Oude Testament

Nieuwe Testament

Leviticus 22:23-33 NBG-vertaling 1951 (NBG51)

23. Maar een rund of schaap met te lange of te korte leden, dat moogt gij als vrijwillig offer toebereiden, maar als gelofte zal het niet welgevallig zijn.

24. Wat echter door kneuzen, stoten, uitrukken of snijden verminkt is, zult gij de Here niet offeren; dat zult gij in uw land niet doen.

25. Ook uit de hand van een vreemdeling zult gij niets van dat alles uw God als spijze offeren, want zij zijn geschonden, er is een gebrek aan; het zal u niet welgevallig doen zijn.

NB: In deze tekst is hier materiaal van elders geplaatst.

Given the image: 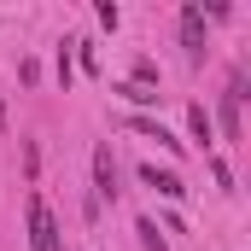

26. En de Here sprak tot Mozes:

27. Wanneer een rund of schaap of geit geboren wordt, dan zal dat zeven dagen bij zijn moeder blijven, maar van de achtste dag af en daarna zal het als een gave de Here ten vuuroffer welgevallig zijn.

28. Een rund of een stuk kleinvee zult gij niet tegelijk met zijn jong op één dag slachten.

29. En wanneer gij de Here een lofoffer slacht, zult gij het zo slachten, dat gij welgevallen vindt.

30. Op dezelfde dag zal het gegeten worden; niets moogt gij daarvan overlaten tot de morgen: Ik ben de Here.

31. Neemt dan mijn geboden nauwgezet in acht: Ik ben de Here.

32. En ontheiligt mijn heilige naam niet, zodat Ik geheiligd worde in het midden der Israëlieten: Ik ben de Here, die u heilig,

33. die u uit het land Egypte deed trekken, opdat Ik u tot een God zou zijn: Ik ben de Here.